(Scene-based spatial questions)
* START *

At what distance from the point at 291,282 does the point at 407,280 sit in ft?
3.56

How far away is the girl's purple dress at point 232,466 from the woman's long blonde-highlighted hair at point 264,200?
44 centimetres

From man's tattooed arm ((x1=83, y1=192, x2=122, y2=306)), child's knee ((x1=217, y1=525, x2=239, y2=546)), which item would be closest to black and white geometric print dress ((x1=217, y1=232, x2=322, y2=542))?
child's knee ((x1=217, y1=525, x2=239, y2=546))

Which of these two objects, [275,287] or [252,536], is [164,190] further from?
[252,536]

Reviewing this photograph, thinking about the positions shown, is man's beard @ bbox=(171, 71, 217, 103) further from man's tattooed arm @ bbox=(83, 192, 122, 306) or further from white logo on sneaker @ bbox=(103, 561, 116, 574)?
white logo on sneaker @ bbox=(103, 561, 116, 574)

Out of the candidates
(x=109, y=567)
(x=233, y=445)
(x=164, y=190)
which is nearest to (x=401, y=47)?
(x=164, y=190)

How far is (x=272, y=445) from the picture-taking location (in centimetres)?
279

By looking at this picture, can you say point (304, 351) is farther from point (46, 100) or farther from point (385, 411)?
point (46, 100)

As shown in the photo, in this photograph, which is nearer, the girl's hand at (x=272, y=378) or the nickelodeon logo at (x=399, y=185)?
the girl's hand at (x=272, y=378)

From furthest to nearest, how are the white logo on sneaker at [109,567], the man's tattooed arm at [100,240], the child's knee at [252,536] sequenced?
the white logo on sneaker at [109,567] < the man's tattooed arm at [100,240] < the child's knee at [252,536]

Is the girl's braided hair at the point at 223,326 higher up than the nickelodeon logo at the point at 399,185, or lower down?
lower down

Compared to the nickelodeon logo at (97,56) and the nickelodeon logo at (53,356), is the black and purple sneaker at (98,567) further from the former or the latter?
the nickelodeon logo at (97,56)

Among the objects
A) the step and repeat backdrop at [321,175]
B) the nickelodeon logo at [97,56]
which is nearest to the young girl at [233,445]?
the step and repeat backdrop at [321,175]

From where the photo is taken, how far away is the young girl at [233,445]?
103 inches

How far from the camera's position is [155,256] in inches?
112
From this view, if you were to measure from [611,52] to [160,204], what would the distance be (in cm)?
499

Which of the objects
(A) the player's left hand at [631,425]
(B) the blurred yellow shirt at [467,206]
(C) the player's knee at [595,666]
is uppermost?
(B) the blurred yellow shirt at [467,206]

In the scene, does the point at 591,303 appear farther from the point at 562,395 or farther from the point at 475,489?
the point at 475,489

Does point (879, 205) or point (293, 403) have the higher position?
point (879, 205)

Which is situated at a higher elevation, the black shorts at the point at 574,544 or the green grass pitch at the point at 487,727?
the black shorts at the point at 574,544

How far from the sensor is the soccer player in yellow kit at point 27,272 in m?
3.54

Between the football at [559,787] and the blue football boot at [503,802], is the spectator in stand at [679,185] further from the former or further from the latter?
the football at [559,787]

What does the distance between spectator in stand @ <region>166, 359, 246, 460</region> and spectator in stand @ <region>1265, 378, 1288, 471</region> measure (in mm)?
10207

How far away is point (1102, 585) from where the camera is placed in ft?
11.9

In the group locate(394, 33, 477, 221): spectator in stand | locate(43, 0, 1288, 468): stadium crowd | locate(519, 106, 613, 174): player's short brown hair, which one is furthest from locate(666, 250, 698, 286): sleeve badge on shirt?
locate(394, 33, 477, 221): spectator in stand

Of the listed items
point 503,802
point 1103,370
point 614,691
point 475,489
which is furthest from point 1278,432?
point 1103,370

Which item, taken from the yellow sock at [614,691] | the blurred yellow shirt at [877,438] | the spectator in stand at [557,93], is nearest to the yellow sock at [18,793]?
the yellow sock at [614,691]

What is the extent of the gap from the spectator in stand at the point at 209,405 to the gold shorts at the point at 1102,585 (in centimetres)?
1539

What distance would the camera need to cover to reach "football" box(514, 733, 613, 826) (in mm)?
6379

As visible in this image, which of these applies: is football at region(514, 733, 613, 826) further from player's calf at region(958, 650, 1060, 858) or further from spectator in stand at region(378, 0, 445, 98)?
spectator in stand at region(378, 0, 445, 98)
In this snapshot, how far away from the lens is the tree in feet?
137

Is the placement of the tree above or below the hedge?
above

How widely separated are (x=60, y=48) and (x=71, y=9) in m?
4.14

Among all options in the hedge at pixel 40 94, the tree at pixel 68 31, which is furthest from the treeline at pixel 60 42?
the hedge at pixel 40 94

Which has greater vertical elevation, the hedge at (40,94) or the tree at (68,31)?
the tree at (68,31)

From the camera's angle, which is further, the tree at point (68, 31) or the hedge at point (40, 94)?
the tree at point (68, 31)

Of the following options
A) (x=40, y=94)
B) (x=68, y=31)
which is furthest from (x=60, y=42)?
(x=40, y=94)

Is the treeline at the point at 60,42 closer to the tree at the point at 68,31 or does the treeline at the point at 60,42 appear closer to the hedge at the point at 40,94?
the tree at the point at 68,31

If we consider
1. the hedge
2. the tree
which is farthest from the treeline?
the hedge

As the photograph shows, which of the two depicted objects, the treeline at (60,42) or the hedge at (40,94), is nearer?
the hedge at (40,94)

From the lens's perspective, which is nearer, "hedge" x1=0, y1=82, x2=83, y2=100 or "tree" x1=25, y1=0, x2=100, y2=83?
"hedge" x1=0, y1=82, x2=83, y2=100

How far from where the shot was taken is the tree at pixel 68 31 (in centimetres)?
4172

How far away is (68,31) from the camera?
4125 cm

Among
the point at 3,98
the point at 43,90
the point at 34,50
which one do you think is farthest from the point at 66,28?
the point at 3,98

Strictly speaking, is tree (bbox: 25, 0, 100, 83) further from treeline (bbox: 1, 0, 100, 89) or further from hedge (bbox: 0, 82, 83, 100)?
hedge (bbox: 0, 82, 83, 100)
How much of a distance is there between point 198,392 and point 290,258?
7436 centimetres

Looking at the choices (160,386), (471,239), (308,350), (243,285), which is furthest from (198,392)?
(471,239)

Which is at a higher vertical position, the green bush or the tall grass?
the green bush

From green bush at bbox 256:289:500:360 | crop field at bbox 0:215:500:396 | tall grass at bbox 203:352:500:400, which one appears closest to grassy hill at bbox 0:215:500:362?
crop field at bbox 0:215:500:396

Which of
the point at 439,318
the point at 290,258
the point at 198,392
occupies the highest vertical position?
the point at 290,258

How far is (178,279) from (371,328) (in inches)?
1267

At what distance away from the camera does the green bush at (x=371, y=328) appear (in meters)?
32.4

* END *

**Aim of the exercise**
Print the listing above in its entirety, with every line exact.

**Response to the task**
At what distance from the point at 291,282 does the point at 407,280 sit in ft?
3.56

How far away is the girl's purple dress at point 232,466 from the woman's long blonde-highlighted hair at point 264,200?
44 centimetres

From man's tattooed arm ((x1=83, y1=192, x2=122, y2=306)), child's knee ((x1=217, y1=525, x2=239, y2=546)), which item would be closest to black and white geometric print dress ((x1=217, y1=232, x2=322, y2=542))?
child's knee ((x1=217, y1=525, x2=239, y2=546))

Which of these two objects, [275,287] or [252,536], is [164,190] further from?
[252,536]

Reviewing this photograph, thinking about the positions shown, is man's beard @ bbox=(171, 71, 217, 103) further from man's tattooed arm @ bbox=(83, 192, 122, 306) or further from white logo on sneaker @ bbox=(103, 561, 116, 574)?
white logo on sneaker @ bbox=(103, 561, 116, 574)

Out of the candidates
(x=109, y=567)
(x=233, y=445)
(x=164, y=190)
which is nearest to (x=401, y=47)?
(x=164, y=190)

How far is (x=272, y=445) from the picture-taking location (in centimetres)?
279

By looking at this picture, can you say point (304, 351) is farther from point (46, 100) or farther from point (385, 411)?
point (46, 100)

As shown in the photo, in this photograph, which is nearer, the girl's hand at (x=272, y=378) or the nickelodeon logo at (x=399, y=185)?
the girl's hand at (x=272, y=378)

From furthest to nearest, how are the white logo on sneaker at [109,567], the man's tattooed arm at [100,240], the child's knee at [252,536] sequenced?
the white logo on sneaker at [109,567] < the man's tattooed arm at [100,240] < the child's knee at [252,536]

Is the girl's braided hair at the point at 223,326 higher up than the nickelodeon logo at the point at 399,185, or lower down?
lower down

Compared to the nickelodeon logo at (97,56) and the nickelodeon logo at (53,356), is the black and purple sneaker at (98,567) further from the former or the latter?
the nickelodeon logo at (97,56)

Among the objects
A) the step and repeat backdrop at [321,175]
B) the nickelodeon logo at [97,56]
which is nearest to the young girl at [233,445]?
the step and repeat backdrop at [321,175]

From where the photo is taken, how far away is the young girl at [233,445]?
103 inches

How far from the camera's position is [155,256] in inches?
112
From this view, if you were to measure from [611,52] to [160,204], what would the distance be (in cm)?
499

Which of the objects
(A) the player's left hand at [631,425]
(B) the blurred yellow shirt at [467,206]
(C) the player's knee at [595,666]
is uppermost?
(B) the blurred yellow shirt at [467,206]

In the scene, does the point at 591,303 appear farther from the point at 562,395 or farther from the point at 475,489?
the point at 475,489

Does point (879, 205) or point (293, 403) have the higher position?
point (879, 205)

Which is situated at a higher elevation, the black shorts at the point at 574,544 or the green grass pitch at the point at 487,727?
the black shorts at the point at 574,544

How far from the sensor is the soccer player in yellow kit at point 27,272 in m?
3.54

Between the football at [559,787] and the blue football boot at [503,802], is the spectator in stand at [679,185] further from the former or further from the latter?
the football at [559,787]

What does the distance between spectator in stand @ <region>166, 359, 246, 460</region> and spectator in stand @ <region>1265, 378, 1288, 471</region> measure (in mm)?
10207

How far away is point (1102, 585) from where the camera is placed in ft?
11.9

In the group locate(394, 33, 477, 221): spectator in stand | locate(43, 0, 1288, 468): stadium crowd | locate(519, 106, 613, 174): player's short brown hair, which one is furthest from locate(666, 250, 698, 286): sleeve badge on shirt?
locate(394, 33, 477, 221): spectator in stand

Of the listed items
point 503,802
point 1103,370
point 614,691
point 475,489
which is furthest from point 1278,432?
point 1103,370

Which item, taken from the yellow sock at [614,691] | the blurred yellow shirt at [877,438] | the spectator in stand at [557,93], is nearest to the yellow sock at [18,793]?
the yellow sock at [614,691]

What is the extent of the gap from the spectator in stand at the point at 209,405 to the gold shorts at the point at 1102,585 (in centimetres)?
1539

What distance would the camera need to cover to reach "football" box(514, 733, 613, 826) (in mm)?
6379

As visible in this image, which of these applies: is football at region(514, 733, 613, 826) further from player's calf at region(958, 650, 1060, 858) or further from spectator in stand at region(378, 0, 445, 98)?
spectator in stand at region(378, 0, 445, 98)
In this snapshot, how far away from the lens is the tree in feet?
137

Is the placement of the tree above or below the hedge?
above

How widely separated are (x=60, y=48) and (x=71, y=9) in m?
4.14

Among all options in the hedge at pixel 40 94, the tree at pixel 68 31, which is furthest from the treeline at pixel 60 42?
the hedge at pixel 40 94

Which has greater vertical elevation, the hedge at (40,94) or the tree at (68,31)?
the tree at (68,31)

From the camera's angle, which is further, the tree at point (68, 31) or the hedge at point (40, 94)?
the tree at point (68, 31)

Of the following options
A) (x=40, y=94)
B) (x=68, y=31)
which is furthest from (x=60, y=42)?
(x=40, y=94)

Is the treeline at the point at 60,42 closer to the tree at the point at 68,31 or does the treeline at the point at 60,42 appear closer to the hedge at the point at 40,94?
the tree at the point at 68,31

If we consider
1. the hedge
2. the tree
which is farthest from the treeline?
the hedge

As the photograph shows, which of the two depicted objects, the treeline at (60,42) or the hedge at (40,94), is nearer?
the hedge at (40,94)

From the lens's perspective, which is nearer, "hedge" x1=0, y1=82, x2=83, y2=100 or "tree" x1=25, y1=0, x2=100, y2=83?
"hedge" x1=0, y1=82, x2=83, y2=100

How far from where the shot was taken is the tree at pixel 68 31 (in centimetres)?
4172

How far away is (68,31) from the camera?
4125 cm

Among
the point at 3,98
the point at 43,90
the point at 34,50
which one do you think is farthest from the point at 66,28?
the point at 3,98

Strictly speaking, is tree (bbox: 25, 0, 100, 83) further from treeline (bbox: 1, 0, 100, 89) or further from hedge (bbox: 0, 82, 83, 100)?
hedge (bbox: 0, 82, 83, 100)
How much of a distance is there between point 198,392 and point 290,258?
7436 centimetres

Looking at the choices (160,386), (471,239), (308,350), (243,285), which is furthest from (198,392)?
(471,239)

Which is at a higher vertical position, the green bush or the tall grass?
the green bush

From green bush at bbox 256:289:500:360 | crop field at bbox 0:215:500:396 | tall grass at bbox 203:352:500:400, which one appears closest to grassy hill at bbox 0:215:500:362?
crop field at bbox 0:215:500:396

Which of
the point at 439,318
the point at 290,258
the point at 198,392
occupies the highest vertical position?
the point at 290,258

How far is (178,279) from (371,328) (in inches)?
1267

At what distance away from the camera does the green bush at (x=371, y=328) appear (in meters)?
32.4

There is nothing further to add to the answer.